Oct 28, 2015 09:28 PM EDT
The buried children in the Bering area in Alaska 11,500 years ago has been proven to come from two different mothers, giving the conclusion that these two children, differing in age was not blood related at all. But aside from that, these new observations allowed us a peek at the earliest human that settled in the Alaska Region, the settlers that could have been the earliest Asian settlers in the Americas.
The ceremoniously buried children, a 3-year-old on top of two infants under, one was a few months old child and the other was a late-stage fetus, side by side on top of a red ocher surrounded by hunting darts from antlers. With permission from Native Americans from the area, researchers got samples from the bones to be checked for DNA at the University of Utah in Salt Lake City.

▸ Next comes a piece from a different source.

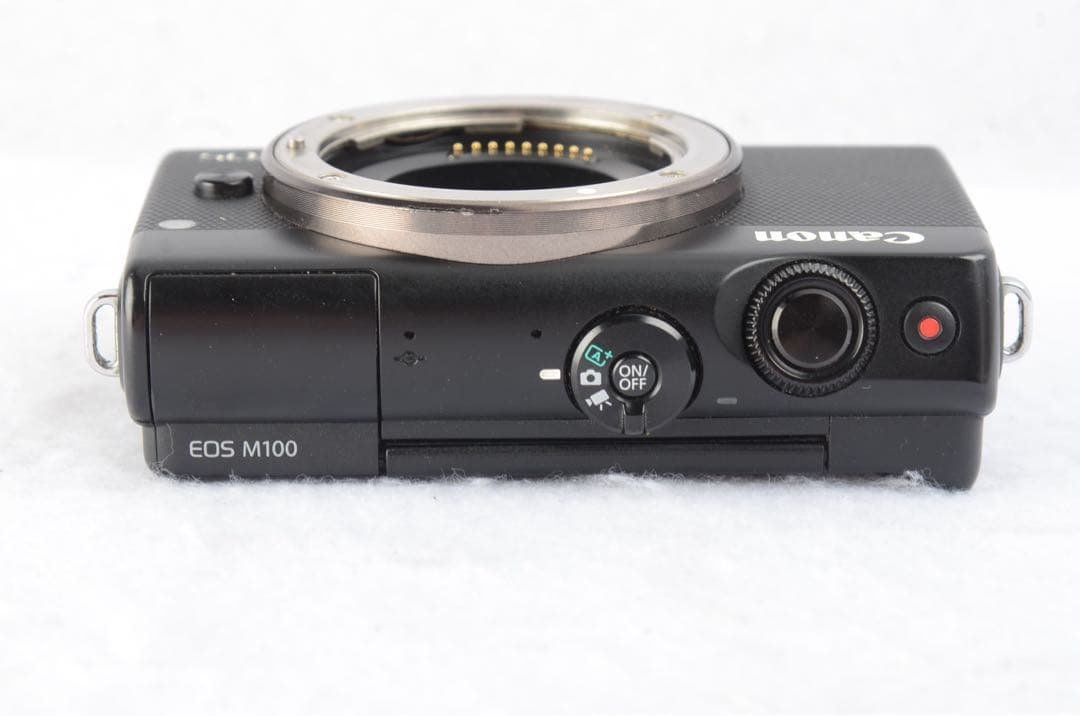 Canon EOS M100 レンズキット 【元箱付】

"These things we hardly ever find - it's a very rare window into the worldview of these people," archaeologist Ben A. Potter of the University of Alaska Fairbanks said.

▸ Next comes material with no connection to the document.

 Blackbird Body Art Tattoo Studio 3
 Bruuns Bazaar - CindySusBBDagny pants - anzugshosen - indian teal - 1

Siberians who expanded and migrated to Beringia 25,000 years ago for 10,000 years were linked to the Beringian Standstill models. And even if the humans were able to thrive in the height of the last ice age due to the lack of ice in the area, being mainly shrubs and tundra, they were not able to go past the glaciers of ice. The standstill lasted until about 15,000 years ago when the glaciers retreated. The infants found were considered the northernmost kin of the dual ancestors of the Native Americans across the country.

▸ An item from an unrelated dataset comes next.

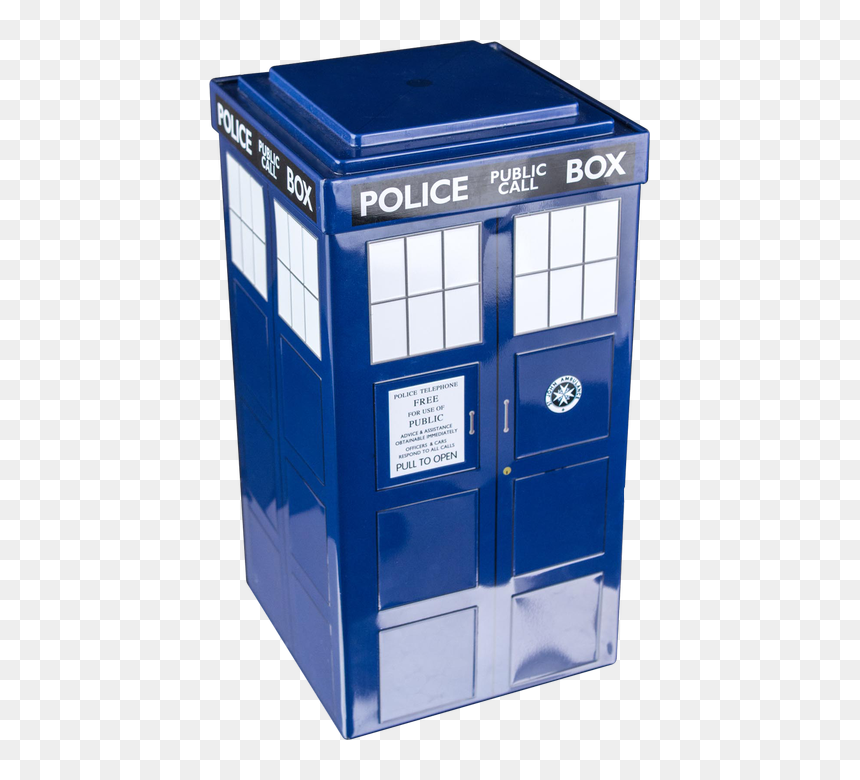 Tardis, HD Png Download - doctor who tardis png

"These infants are the earliest human remains in northern North America, and they carry distinctly Native American lineages," Dennis O'Rourke of the University of Utah said. "We see diversity that is not present in modern Native American populations of the north and we see it at a fairly early date. This is evidence there was substantial genetic variation in the Beringian population before any of them moved south."